Great work - +1 would love to see this merged :)
@teamfphl, have you tried it out? Does it work as expected for you?
@Haroenv , tried to install this package, but always got {"proj-0":{"undefined":"8d6fdbb4e6364528d9aa1b1cc2ca49cd"}}
in algolia-index.json.
@burning-code The fact that the key is "undefined" means there probably doesn't exist an id
field on your object which is required to match the object from one build to the next. Let me know if it is impossible for you to add an id
field, I could possible add an optional option to overwrite which key to use as the ID field.
Thanks @u12206050 , it works now.
@teamfphl, have you tried it out? Does it work as expected for you?
Works for me :)
Yes I can. Will update the pull request when I am done
Ok done. Not sure if it is required to add an option for what the unique identifier field should be, but I added support for both .id and .objectID
One gotcha 🗡 I have found though is when using childImageSharp, Gatsby's image scaling plugin since this adds a new generated string it essentially changes the object's hash.
Simply not using it works though.
Maybe we can have an API to transform the object to strip those ids out before getting the hash?
Thinking about this a bit more, I think the cache should be behind a disabled flag by default, it can be called fileSystemCache: false
(unless you know a better name)
Thinking about this a bit more, I think the cache should be behind a disabled flag by default, it can be called
fileSystemCache: false
(unless you know a better name)
What about enableCaching
I've added it like so to the code
What do you think about enableCache
?
Found an issue with the cache on Netlify. It isn't being persisted as much as I would have hoped. Will be spending some time on that today so just sit tight before merging.
Doesn't work on Netlify but works locally. :( I figure when it is running on Netlify the cache object goes twice through JSON.parse, I am testing it now on Netlify, just takes sooo long to build each time :P
So after talking a bit more reading it seems there is a state of "strange-ish" issues regarding caching between builds on Netlify. Therefore I am removing the caching completely and doing a request to Algolia to get certain fields on all objects that will then be compared to see if the object has changed.
This costs only one operation per 1000 records and seems more proven to work on every static builder.
An extra option and field will be required to use for comparing properties between the indexed and new objects.
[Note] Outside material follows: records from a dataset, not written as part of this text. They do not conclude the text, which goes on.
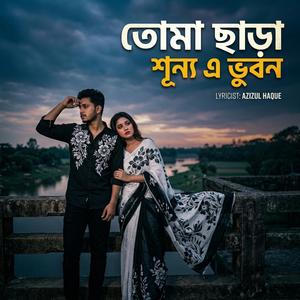 তোমা ছাড়া শূন্য এ ভুবন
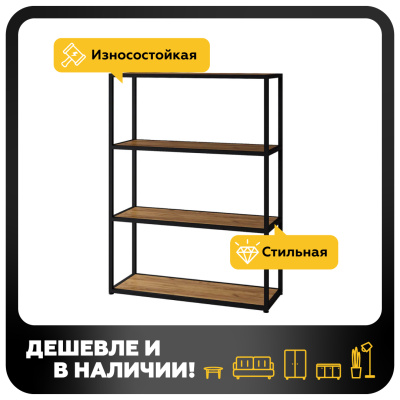 Полка ЛОФТ-4 (Крафт)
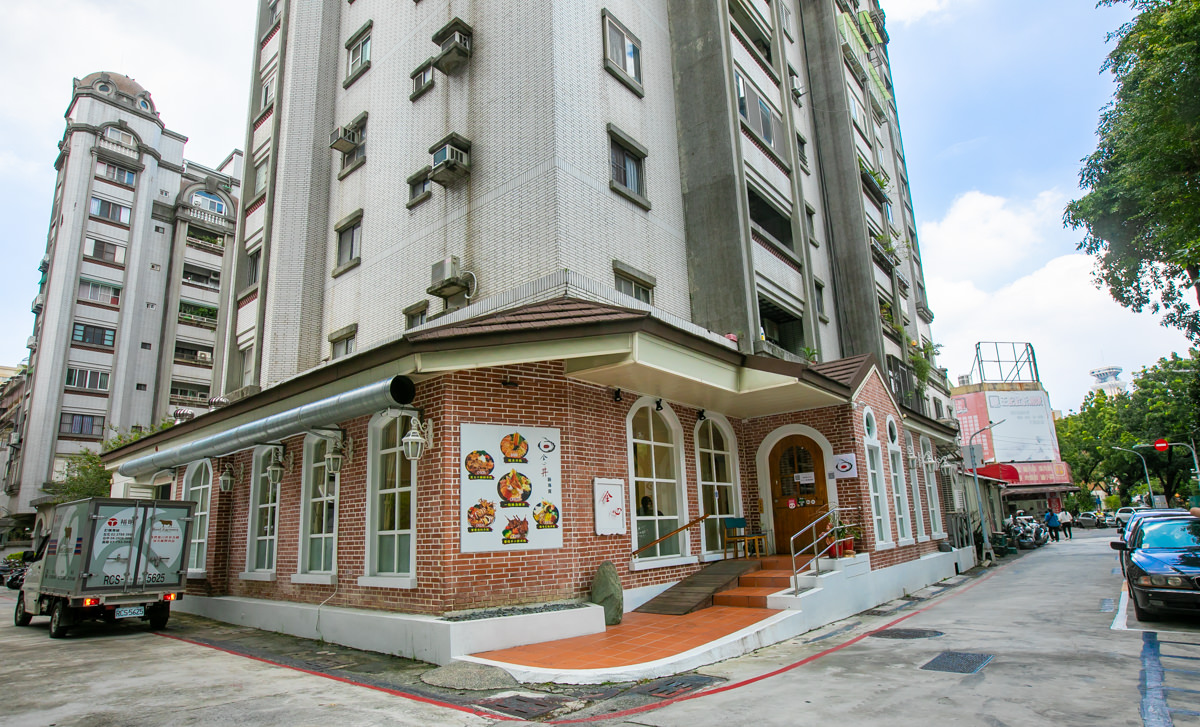 高雄丼飯推薦|全心丼飯專賣|超划算的新鮮生魚片就是要現場品嚐!原騰戶丼飯再現 - 第1張圖 高雄丼飯推薦|全心丼飯專賣|超划算的新鮮生魚片就是要現場品嚐!原騰戶丼飯再現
So I will be scraping this pull request.
Thanks for your effort here! Will you be making a PR for the objectID diff with the browse operation?
Stores a json file in .cache folder called algolia-index.json with the ids and hash of each object that gets synced to Algolia. On consequent updates (it the cache has not been cleared) it will only update and delete the changes instead of inserting everything.
This saves the amount of operations used in Algolia.
Supports multiple queries and different indexes.
Note: When using on Netlify, also install gatsby-plugin-netlify-cache so the cache will persist between builds.